With Nebraska’s entire offensive line returning, along with workhorse running back Dedrick Mills, the Husker rushing attack should be strong this season. That’s a quarterback’s best friend.

Martinez’s 2019 season won’t be forgotten. It’s hard to wipe your memory clean of the 10-touchdown, 9-interception performance and the uncertainty that came with it. And, yeah, the first bad decision he makes — whether that’s an interception or a throw into double coverage that should’ve been picked — will bring those recollections to the surface.

But let’s not forget the 2018 version of Martinez, either. The one who completed 64.6 percent of his passes and averaged 295.1 total yards per game, which was second in the B1G that season. The one who threw for 2,617 yards and 17 touchdowns against only 8 picks. The one who also rushed for 629 yards and 8 scores. The one who scored 3 touchdowns to lead a Nebraska team that hung with Ohio State at the Horseshoe, losing just 36-31.

Case for McCaffrey

There’s a reason why McCaffrey heard the chants of “Luuuke” against the Hawkeyes — he’s a fan favorite who injected some life into an offense that needed it in a rivalry game.

There’s a small sample size here, as McCaffrey has played in only four games, but from what we’ve seen, that’s what he can bring to the offense — excitement at quarterback. In that limited action, he completed 9 of 12 passes for 142 yards and 2 touchdowns, and he showed his athleticism in the running game with 166 yards and 1 score on 24 carries.

When McCaffrey was thrown into the fire against Indiana, it was obvious Frost didn’t want him making too many difficult decisions. That made sense, as it was McCaffrey’s first real taste of college football as a freshman. So it was a lot of handoffs, zone reads, quarterback-designed runs and, at times, throws on the run for the Highlands Ranch, Colo., native.

Frost clearly likes what McCaffrey brings to the table. For the head coach to make the comment he did tells me that McCaffrey’s passing has quickly progressed over the offseason. That was always the area in which it was clear McCaffrey needed to grow.

If that much improvement in McCaffrey’s passing has really happened, it makes him a very intriguing player — one who might deserve to lead the opening drive at Ohio State.
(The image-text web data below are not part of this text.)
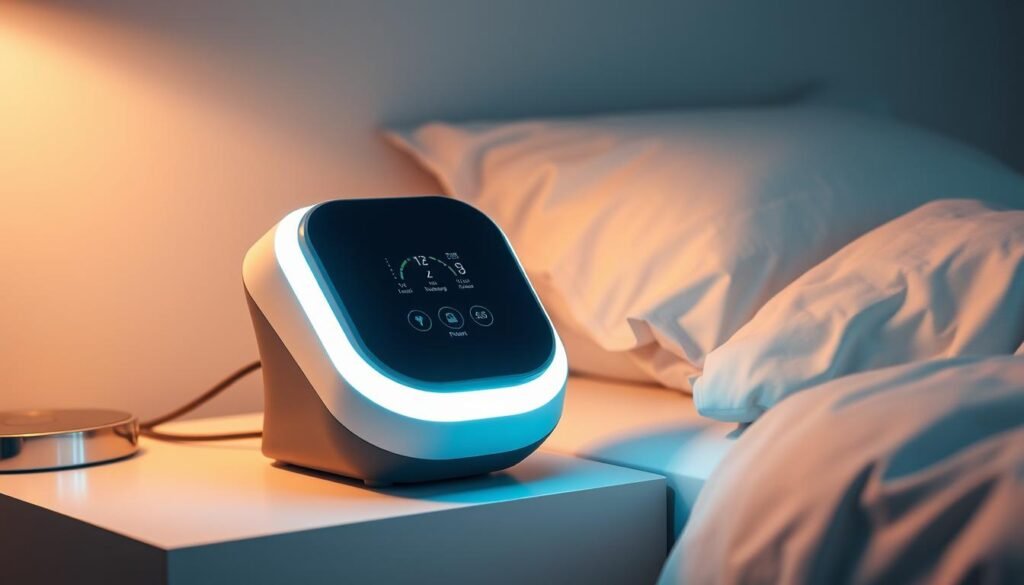 A sleek, modern iCareCPAP sleep apnea machine resting on a minimalist bedside table, bathed in soft, warm lighting. The machine's elegant, streamlined design emphasizes its energy-efficient capabilities, with subtle indicators showcasing its optimal power usage. The scene evokes a sense of tranquility and restful sleep, highlighting the harmonious relationship between the user's slumber and the machine's efficient operation. The background is a serene, calming environment, allowing the iCareCPAP to take center stage as the embodiment of technological innovation and sleep wellness. A sleek, modern iCareCPAP sleep apnea machine resting on a minimalist bedside table, bathed in soft, warm lighting. The machine's elegant, streamlined design emphasizes its energy-efficient capabilities, with subtle indicators showcasing its optimal power usage. The scene evokes a sense of tranquility and restful sleep, highlighting the harmonious relationship between the user's slumber and the machine's efficient operation. The background is a serene, calming environment, allowing the iCareCPAP to take center stage as the embodiment of technological innovation and sleep wellness.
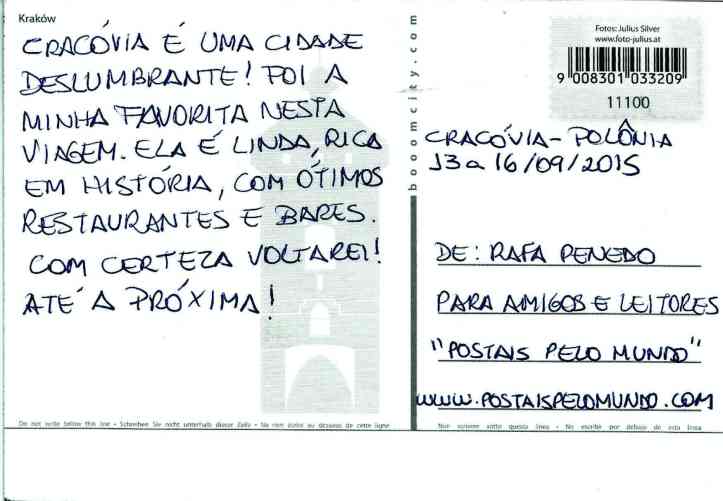 postal Cracóvia verso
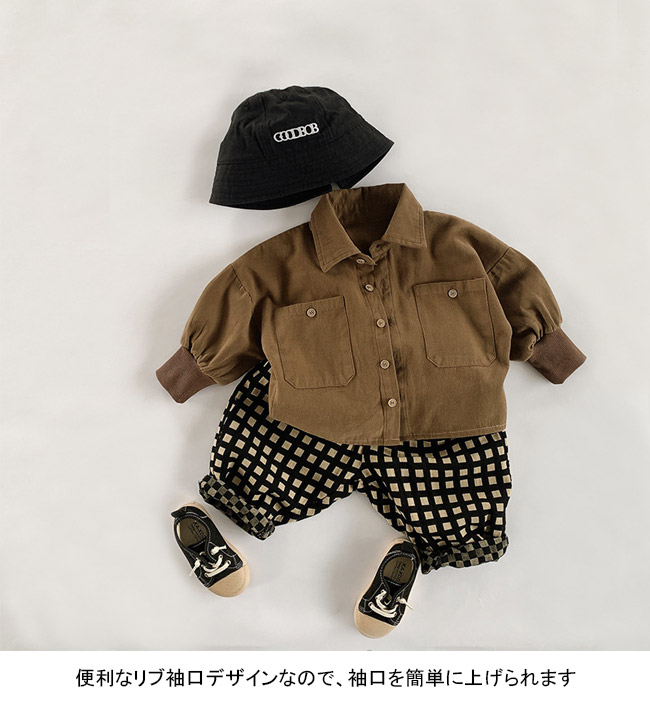 送料無料 長袖シャツ キッズ ライトアウター 無地 折り襟 ポケット付き 前開き 春秋 ラウンド裾 シンプル ゆったり 前ボタン リブ袖口 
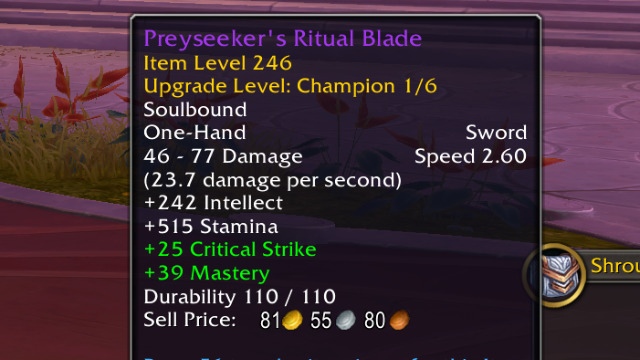 A Gear Piece showing upgrade track and rank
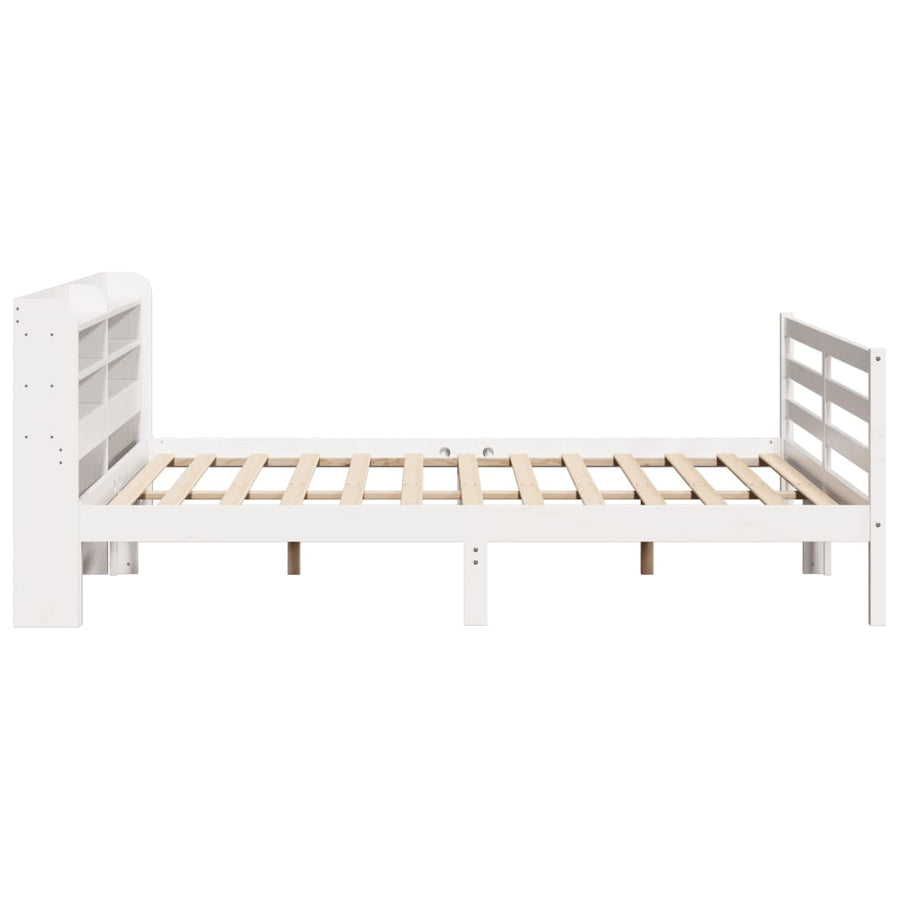 Bedframe met hoofdbord massief grenenhout wit 200x200 cm
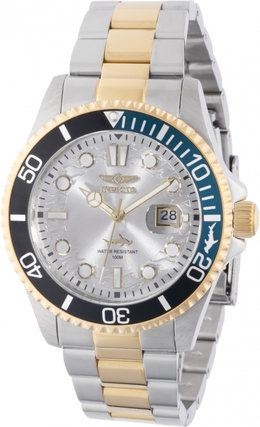 Invicta Pro Diver 44709: Mens Quartz Silver Dial Watch, Analog, Two-tone Bracelet, Uni-directional Rotating Aluminum Bezel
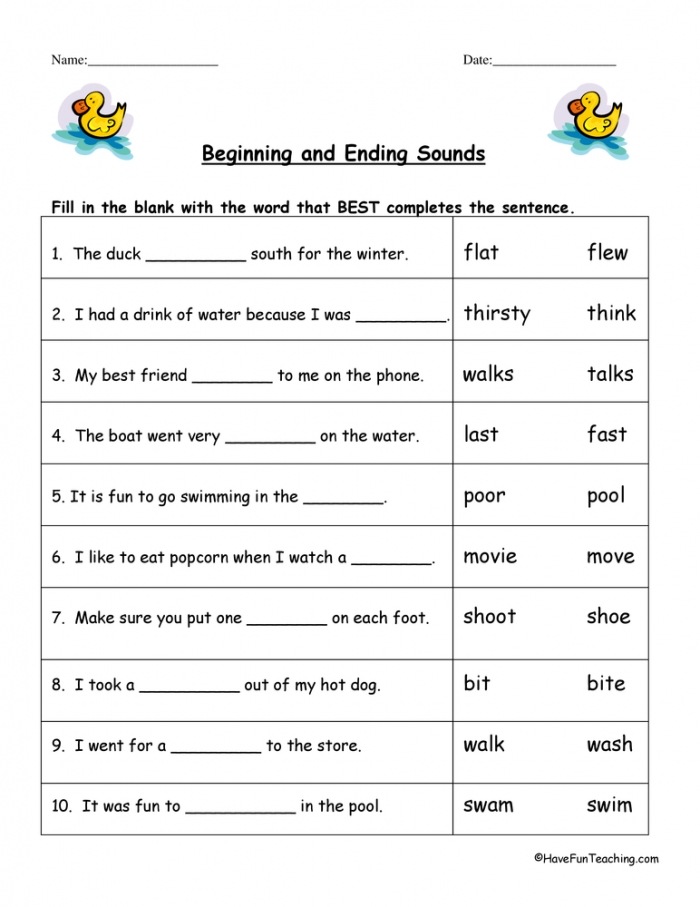 Beginning And Ending Sounds Worksheet  Have Fun Teaching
Martinez got the nod. He’s the veteran in the quarterback room and one of the leaders and faces of the program.

After an injury-riddled sophomore campaign where some in the fanbase were questioning if he was the guy, Martinez deserves to be the one leading the opening drive of the season at Ohio State.

That’s not a knock on McCaffrey, who will have his time to shine in the future, or maybe even this season.

Frost has said he’d find ways to get the ultra-athletic McCaffrey on the field if Martinez wins the job. We’ve seen that before, as McCaffrey played a little receiver last year.